I have selected two columns in a groupby object. How do I apply a true or false filter on one and then apply a function on the other?

Say I have the Airbnb dataset with a bunch of columns. Of interest are 'neighbourhood_cleansed', 'host_is_superhost' and 'price'. I wish to find the neighbourhood in which the difference between the median prices of superhosts and non-superhosts is the maximum.

I want to know if this can be done entirely using pandas functions.

My logic is to group by 'neighbourhood_cleansed' at first, then filter the groupby object into superhosts and non-superhosts, and then use the median function.

I have defined a function func

def func(host_is_superhost, price):
    superhost_prices = price[host_is_superhost == 't']
    notsuperhost_prices = price[host_is_superhost == 'f']
    return (superhost_prices.median() - notsuperhost_prices.median())

listings = pd.read_csv("https://storage.googleapis.com/public-data-337819/listings%202%20reduced.csv",low_memory=False)
neighbourhoods = listings.groupby('neighbourhood_cleansed')[['host_is_superhost', 'price']]

When I run the following:

neighbourhoods.apply(func)

The error thrown is

TypeError: func() missing 1 required positional argument: 'price'

How do I solve this?

Do y'all have better ways of solving the initial question?

Solution

Your original func expected two arguments but only got one which is why you got the error message.
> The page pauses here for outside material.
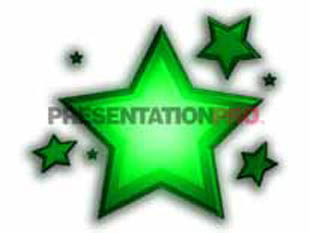 Download starburst green PowerPoint Graphic and other software plugins for Microsoft PowerPoint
To understand what is going here when using apply try this example:

We can see that the 'source' column only has two values.
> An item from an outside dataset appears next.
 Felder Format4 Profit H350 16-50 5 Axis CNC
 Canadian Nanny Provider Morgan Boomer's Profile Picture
listings["source"].unique()

Out: array(['city scrape', 'previous scrape'], dtype=object)

Lets try a simpler version of func with a groupby on 'source':

def func2(row):
    print(type(row))
    print(row.shape)
    
    
grpby = listings.groupby("source")[["host_is_superhost", "price"]]
grpby.apply(func2)

Prints out:

<class 'pandas.core.frame.DataFrame'>
(55934, 2)
<class 'pandas.core.frame.DataFrame'>
(32012, 2)

This helps us understand that a when apply is used, func2 is being passed a single pd.DataFrame object with varying length.
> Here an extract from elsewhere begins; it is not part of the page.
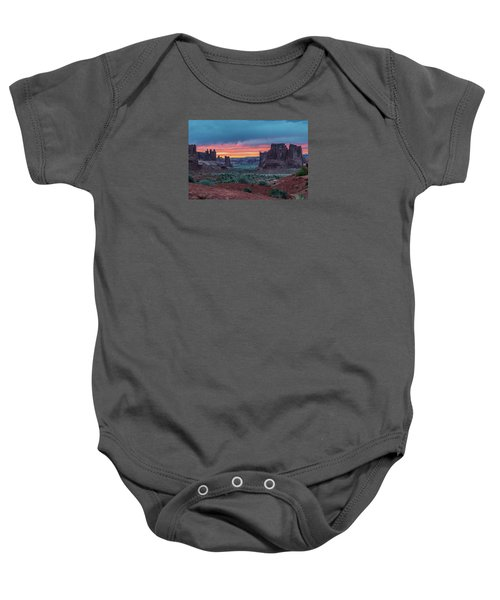 Courthouse Towers Arches National Park Baby Onesie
An alternate approach that should accomplish what you want could use a pd.pivot_table to reshape the data and calculate the median of price. (Note that 'price' is not numeric and needs to be cleaned to be useful). For example:

listings["price_cleaned"] = (
    listings["price"].apply(lambda row: row.strip("$").replace(",", "")).astype(float)
)
pt = pd.pivot_table(
    listings,
    values="price_cleaned",
    index="neighbourhood_cleansed",
    columns="host_is_superhost",
    aggfunc="median",
)
pt["diff"] = pt["t"] - pt["f"]
mask = pt["diff"] == pt["diff"].max()
print(pt.index[mask][0])  # there is only one neighborhood in this case

'Westminster'